▶ **Records to process**:
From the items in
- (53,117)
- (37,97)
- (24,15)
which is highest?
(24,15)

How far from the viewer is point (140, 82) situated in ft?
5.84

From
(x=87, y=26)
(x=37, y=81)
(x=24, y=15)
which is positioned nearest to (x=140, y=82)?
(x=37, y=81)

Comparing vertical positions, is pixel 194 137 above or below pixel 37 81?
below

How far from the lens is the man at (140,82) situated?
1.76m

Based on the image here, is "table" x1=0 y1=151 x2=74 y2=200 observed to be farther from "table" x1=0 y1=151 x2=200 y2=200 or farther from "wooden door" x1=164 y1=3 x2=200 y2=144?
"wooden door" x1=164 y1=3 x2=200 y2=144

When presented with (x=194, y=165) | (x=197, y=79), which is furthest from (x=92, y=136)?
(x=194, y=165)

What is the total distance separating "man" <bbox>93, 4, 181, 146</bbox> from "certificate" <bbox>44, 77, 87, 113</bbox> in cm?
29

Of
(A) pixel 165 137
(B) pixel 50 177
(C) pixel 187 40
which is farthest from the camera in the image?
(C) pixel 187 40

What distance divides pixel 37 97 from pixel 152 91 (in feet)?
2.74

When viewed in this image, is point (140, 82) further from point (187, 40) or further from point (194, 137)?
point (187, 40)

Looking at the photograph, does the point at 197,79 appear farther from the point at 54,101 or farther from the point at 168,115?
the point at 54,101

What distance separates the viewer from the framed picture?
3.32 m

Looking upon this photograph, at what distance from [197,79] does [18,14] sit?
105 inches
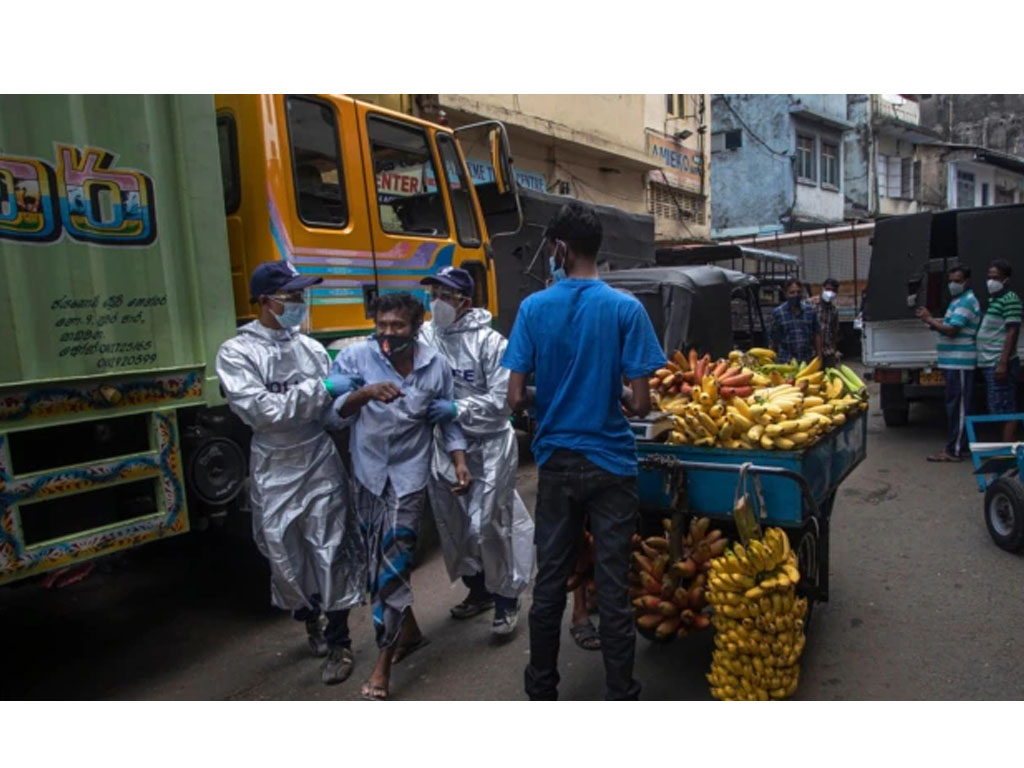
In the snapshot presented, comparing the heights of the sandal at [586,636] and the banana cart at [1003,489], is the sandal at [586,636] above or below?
below

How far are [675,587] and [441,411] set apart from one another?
1241 millimetres

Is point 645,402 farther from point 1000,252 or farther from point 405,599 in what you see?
point 1000,252

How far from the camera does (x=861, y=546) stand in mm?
4902

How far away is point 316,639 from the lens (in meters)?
3.62

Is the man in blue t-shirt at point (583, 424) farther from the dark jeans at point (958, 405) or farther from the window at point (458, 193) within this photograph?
the dark jeans at point (958, 405)

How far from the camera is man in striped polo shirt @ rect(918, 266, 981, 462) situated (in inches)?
267

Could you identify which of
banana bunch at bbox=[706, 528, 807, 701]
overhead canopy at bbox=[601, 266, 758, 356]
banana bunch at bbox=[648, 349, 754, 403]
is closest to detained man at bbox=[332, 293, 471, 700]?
banana bunch at bbox=[648, 349, 754, 403]

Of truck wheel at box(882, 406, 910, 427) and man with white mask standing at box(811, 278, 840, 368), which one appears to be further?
man with white mask standing at box(811, 278, 840, 368)

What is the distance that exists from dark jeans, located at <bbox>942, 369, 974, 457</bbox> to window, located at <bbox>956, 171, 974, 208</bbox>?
1082 inches

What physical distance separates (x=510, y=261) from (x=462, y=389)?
4940mm

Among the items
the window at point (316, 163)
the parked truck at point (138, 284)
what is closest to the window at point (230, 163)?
the parked truck at point (138, 284)

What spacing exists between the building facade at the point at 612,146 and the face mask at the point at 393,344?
7.95 metres

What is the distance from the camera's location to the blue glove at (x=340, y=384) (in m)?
3.16

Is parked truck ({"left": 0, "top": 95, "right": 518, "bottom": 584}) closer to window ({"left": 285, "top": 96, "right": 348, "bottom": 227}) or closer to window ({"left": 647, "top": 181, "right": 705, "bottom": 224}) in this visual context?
window ({"left": 285, "top": 96, "right": 348, "bottom": 227})
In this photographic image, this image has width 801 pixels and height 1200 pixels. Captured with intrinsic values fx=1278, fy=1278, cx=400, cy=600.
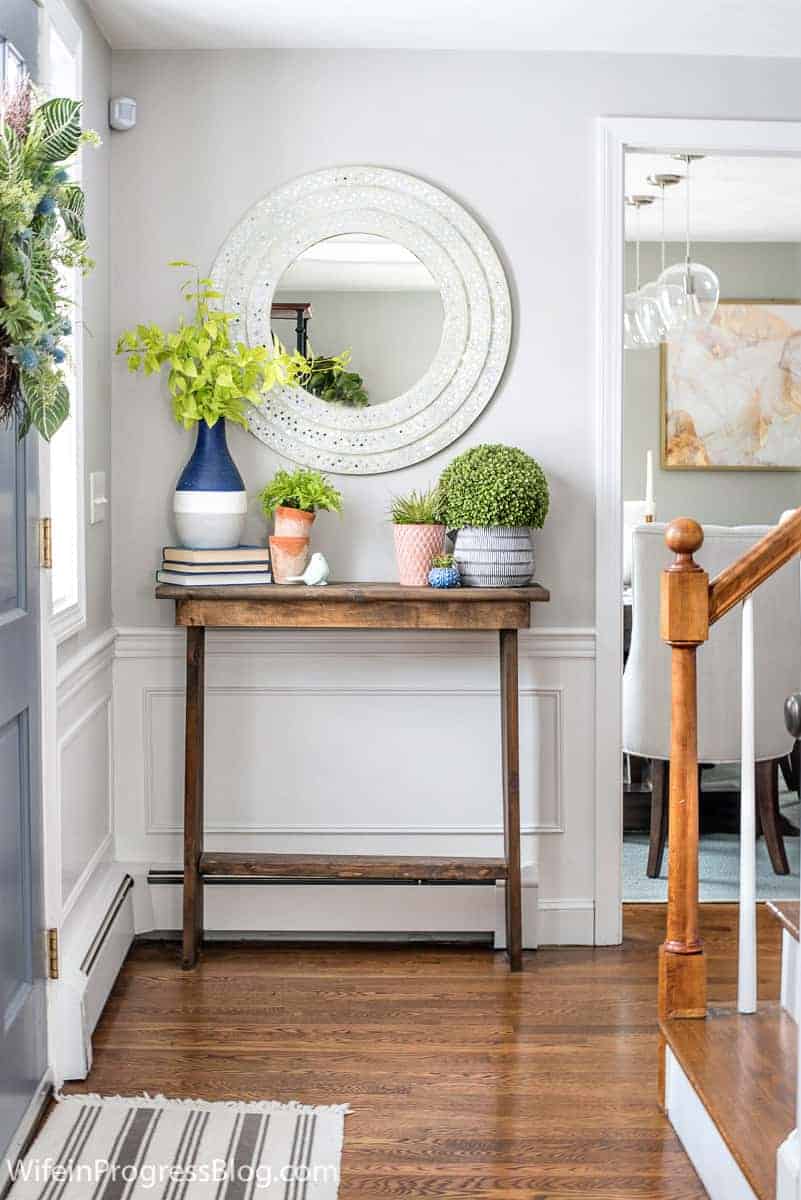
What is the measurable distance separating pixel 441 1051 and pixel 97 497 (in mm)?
1608

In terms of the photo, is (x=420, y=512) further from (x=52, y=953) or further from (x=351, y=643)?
(x=52, y=953)

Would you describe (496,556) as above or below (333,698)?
above

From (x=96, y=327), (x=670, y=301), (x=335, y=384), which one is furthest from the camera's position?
(x=670, y=301)

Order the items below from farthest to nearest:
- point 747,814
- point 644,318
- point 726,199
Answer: point 726,199 < point 644,318 < point 747,814

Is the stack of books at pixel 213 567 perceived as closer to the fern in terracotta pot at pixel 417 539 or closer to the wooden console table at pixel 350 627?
the wooden console table at pixel 350 627

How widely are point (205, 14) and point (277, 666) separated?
169 centimetres

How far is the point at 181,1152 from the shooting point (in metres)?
2.43

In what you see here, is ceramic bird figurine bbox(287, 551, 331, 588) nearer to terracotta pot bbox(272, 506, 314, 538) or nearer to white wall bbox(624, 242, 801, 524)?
terracotta pot bbox(272, 506, 314, 538)

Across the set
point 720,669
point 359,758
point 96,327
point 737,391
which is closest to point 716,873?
point 720,669

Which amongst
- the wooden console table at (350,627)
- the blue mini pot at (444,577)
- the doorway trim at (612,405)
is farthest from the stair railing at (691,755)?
the doorway trim at (612,405)

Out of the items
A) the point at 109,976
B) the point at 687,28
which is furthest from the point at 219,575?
the point at 687,28

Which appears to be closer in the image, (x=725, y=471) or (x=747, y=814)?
(x=747, y=814)

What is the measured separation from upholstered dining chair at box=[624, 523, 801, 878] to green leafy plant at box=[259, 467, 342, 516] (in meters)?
1.18

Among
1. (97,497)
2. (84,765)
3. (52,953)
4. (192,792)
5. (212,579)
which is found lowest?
(52,953)
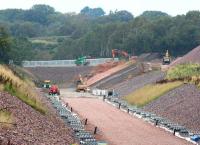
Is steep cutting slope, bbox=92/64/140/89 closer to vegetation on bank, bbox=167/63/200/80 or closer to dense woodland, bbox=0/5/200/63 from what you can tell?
dense woodland, bbox=0/5/200/63

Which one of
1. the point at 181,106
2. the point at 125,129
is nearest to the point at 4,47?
the point at 181,106

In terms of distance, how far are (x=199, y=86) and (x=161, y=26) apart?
246 ft

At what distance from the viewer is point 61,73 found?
386 ft

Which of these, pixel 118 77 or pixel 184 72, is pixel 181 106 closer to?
pixel 184 72

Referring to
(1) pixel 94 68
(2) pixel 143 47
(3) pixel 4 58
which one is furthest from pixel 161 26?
(3) pixel 4 58

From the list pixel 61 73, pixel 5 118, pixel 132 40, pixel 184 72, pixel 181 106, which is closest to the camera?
pixel 5 118

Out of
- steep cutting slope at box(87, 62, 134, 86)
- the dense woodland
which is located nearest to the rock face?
the dense woodland

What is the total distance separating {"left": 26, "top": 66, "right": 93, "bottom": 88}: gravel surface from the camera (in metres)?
113

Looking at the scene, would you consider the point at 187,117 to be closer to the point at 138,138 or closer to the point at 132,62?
the point at 138,138

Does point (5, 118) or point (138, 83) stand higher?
point (5, 118)

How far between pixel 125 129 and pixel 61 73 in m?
78.3

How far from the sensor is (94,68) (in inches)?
4545

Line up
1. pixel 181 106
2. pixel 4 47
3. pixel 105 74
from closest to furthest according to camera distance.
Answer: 1. pixel 181 106
2. pixel 4 47
3. pixel 105 74

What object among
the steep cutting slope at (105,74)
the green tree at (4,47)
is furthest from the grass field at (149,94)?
the steep cutting slope at (105,74)
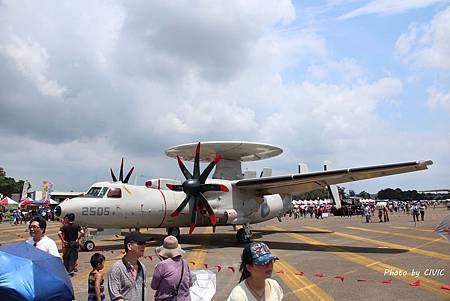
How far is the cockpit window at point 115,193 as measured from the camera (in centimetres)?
1653

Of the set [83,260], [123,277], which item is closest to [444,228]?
[123,277]

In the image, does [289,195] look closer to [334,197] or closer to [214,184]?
[214,184]

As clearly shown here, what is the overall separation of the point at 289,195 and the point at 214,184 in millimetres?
7918

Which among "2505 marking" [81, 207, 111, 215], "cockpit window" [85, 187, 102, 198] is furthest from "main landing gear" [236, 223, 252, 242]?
"cockpit window" [85, 187, 102, 198]

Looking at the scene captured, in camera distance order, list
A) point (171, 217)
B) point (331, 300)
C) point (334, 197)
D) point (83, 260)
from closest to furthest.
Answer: point (331, 300) < point (83, 260) < point (171, 217) < point (334, 197)

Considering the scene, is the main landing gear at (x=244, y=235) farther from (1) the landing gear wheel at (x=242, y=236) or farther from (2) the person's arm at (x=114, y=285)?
(2) the person's arm at (x=114, y=285)

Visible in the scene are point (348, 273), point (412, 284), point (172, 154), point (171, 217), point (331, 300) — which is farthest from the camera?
point (172, 154)

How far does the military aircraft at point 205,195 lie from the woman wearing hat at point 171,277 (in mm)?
11442

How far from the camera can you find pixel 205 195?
19.7 metres

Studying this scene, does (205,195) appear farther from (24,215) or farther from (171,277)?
(24,215)

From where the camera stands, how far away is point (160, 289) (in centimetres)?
477

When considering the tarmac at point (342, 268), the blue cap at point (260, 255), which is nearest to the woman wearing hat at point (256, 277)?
the blue cap at point (260, 255)

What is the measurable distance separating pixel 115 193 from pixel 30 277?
14094 mm

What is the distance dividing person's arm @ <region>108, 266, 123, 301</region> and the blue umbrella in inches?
41.2
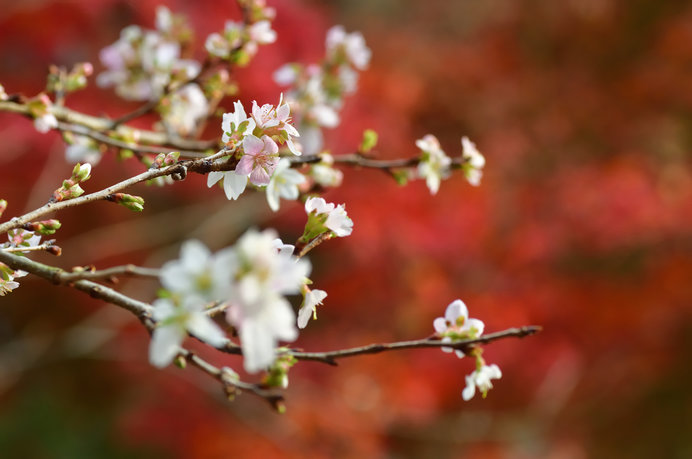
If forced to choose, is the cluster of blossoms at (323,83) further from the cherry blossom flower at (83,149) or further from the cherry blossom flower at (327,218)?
the cherry blossom flower at (327,218)

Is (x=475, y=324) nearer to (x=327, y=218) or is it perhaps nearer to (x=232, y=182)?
(x=327, y=218)

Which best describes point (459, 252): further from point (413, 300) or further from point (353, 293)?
point (353, 293)

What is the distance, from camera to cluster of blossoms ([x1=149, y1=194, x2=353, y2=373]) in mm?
585

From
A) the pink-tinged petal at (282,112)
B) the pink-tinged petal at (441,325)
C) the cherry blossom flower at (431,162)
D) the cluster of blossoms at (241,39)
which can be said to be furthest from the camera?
the cluster of blossoms at (241,39)

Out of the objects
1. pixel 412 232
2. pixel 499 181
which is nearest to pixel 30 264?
pixel 412 232

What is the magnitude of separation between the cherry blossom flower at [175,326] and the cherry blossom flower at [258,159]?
273 mm

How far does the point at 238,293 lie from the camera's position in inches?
23.4

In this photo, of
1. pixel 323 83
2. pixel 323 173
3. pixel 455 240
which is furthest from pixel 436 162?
pixel 455 240

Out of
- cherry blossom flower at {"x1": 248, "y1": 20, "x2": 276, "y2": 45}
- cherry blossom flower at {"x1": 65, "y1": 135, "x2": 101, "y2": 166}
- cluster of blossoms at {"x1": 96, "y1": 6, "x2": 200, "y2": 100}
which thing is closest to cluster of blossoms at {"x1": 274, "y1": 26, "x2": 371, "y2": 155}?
cherry blossom flower at {"x1": 248, "y1": 20, "x2": 276, "y2": 45}

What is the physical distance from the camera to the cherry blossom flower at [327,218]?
882 mm

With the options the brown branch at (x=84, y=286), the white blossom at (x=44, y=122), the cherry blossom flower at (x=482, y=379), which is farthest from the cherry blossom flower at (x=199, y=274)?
the white blossom at (x=44, y=122)

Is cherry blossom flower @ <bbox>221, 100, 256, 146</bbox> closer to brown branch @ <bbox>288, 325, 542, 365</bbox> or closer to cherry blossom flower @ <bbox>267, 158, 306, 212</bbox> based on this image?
cherry blossom flower @ <bbox>267, 158, 306, 212</bbox>

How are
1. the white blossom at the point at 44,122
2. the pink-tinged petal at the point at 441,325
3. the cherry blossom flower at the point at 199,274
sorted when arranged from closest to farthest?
the cherry blossom flower at the point at 199,274 → the pink-tinged petal at the point at 441,325 → the white blossom at the point at 44,122

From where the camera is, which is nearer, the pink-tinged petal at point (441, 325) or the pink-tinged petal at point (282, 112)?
the pink-tinged petal at point (282, 112)
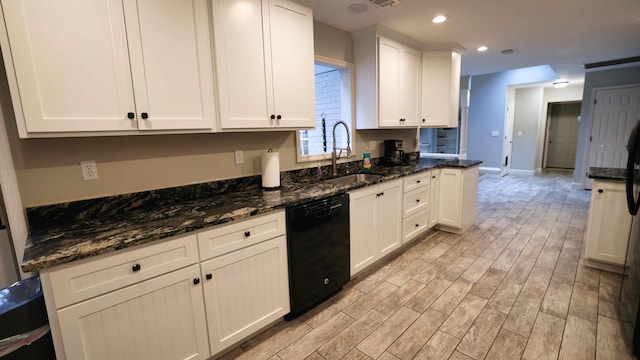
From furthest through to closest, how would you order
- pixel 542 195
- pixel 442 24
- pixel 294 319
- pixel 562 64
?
pixel 542 195, pixel 562 64, pixel 442 24, pixel 294 319

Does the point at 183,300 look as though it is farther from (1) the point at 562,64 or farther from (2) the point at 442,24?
(1) the point at 562,64

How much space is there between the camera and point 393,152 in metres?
3.57

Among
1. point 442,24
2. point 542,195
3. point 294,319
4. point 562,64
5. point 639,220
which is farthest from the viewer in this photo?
point 542,195

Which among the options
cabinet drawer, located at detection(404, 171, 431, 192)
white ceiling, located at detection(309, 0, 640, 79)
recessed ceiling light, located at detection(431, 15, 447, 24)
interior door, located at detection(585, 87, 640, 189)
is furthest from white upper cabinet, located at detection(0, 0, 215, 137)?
interior door, located at detection(585, 87, 640, 189)

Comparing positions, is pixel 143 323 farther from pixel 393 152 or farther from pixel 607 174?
pixel 607 174

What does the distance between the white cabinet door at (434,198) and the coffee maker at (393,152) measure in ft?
1.40

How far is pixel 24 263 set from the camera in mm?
1077

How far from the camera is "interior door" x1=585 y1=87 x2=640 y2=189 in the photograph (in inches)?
210

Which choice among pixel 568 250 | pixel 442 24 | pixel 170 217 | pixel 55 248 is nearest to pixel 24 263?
pixel 55 248

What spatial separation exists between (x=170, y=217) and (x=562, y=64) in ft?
21.8

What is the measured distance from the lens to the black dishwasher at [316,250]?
196 cm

▶ **What you will do**: Rewrite the part that opens with the line containing "As clearly shown" and closes with the line containing "Answer: point (331, 300)", replacing "millimetres" with "millimeters" and changing nothing else.

▶ **Exercise solution**:
As clearly shown here, what is the overall separation of the point at 289,195 and the point at 214,184 in millimeters?
7918

Which among "2505 marking" [81, 207, 111, 215], "cockpit window" [85, 187, 102, 198] is furthest from "main landing gear" [236, 223, 252, 242]?
"cockpit window" [85, 187, 102, 198]

Looking at the scene captured, in camera distance order, list
A) point (171, 217)
B) point (331, 300)
C) point (334, 197)
D) point (83, 260)
from closest to furthest.
Answer: point (331, 300) < point (83, 260) < point (171, 217) < point (334, 197)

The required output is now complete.